This security policy covers:
- ContractKit plugin scripts
- Template smart contracts
- Build and deployment tooling
This policy does not cover:
- Financial losses from deployed contracts
- Issues in dependencies (OpenZeppelin, Foundry)
- User configuration errors
- Mainnet deployment outcomes
If you discover a security vulnerability in ContractKit, please report it responsibly:
- Do not open a public GitHub issue
- Email: security@[project-domain].com (or use GitHub Security Advisories)
- Include:
- Description of the vulnerability
- Steps to reproduce
- Potential impact
- Suggested fix (if any)
We aim to acknowledge reports within 48 hours and provide a resolution timeline within 7 days.

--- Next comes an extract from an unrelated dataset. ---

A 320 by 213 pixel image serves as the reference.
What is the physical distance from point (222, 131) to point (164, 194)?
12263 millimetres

- Command injection in scripts
- Path traversal vulnerabilities
- Secret exposure risks
- Template vulnerabilities that could lead to fund loss
- Unsafe defaults
- "Smart contracts can have bugs" (we know; that's why we have disclaimers)

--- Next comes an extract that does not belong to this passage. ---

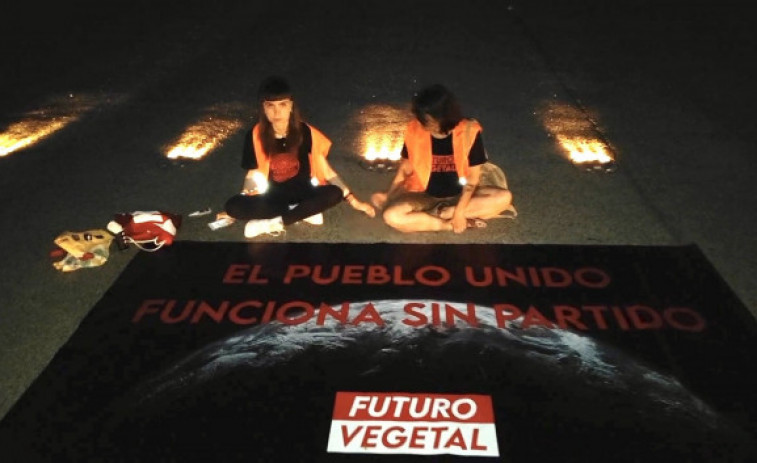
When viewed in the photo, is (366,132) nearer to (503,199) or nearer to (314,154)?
(314,154)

- Issues requiring user misconfiguration
- Theoretical attacks without practical exploit
- Issues in upstream dependencies (report to those projects)
| Version | Supported |
|---|---|
| 0.x.x | Yes |
ContractKit follows these practices:
- No auto-install: Scripts check for Foundry but don't install without consent
- No network calls: Scripts only call the RPC endpoint you specify
- No secret exfiltration: Private keys stay local; nothing phones home
- Minimal dependencies: Fewer deps = smaller attack surface
- Pinned versions: OpenZeppelin contracts pinned to stable releases
ContractKit templates are not audited. The /contractkit:audit-lite command produces a risk checklist, not a security guarantee. Always get independent security review before mainnet deployment.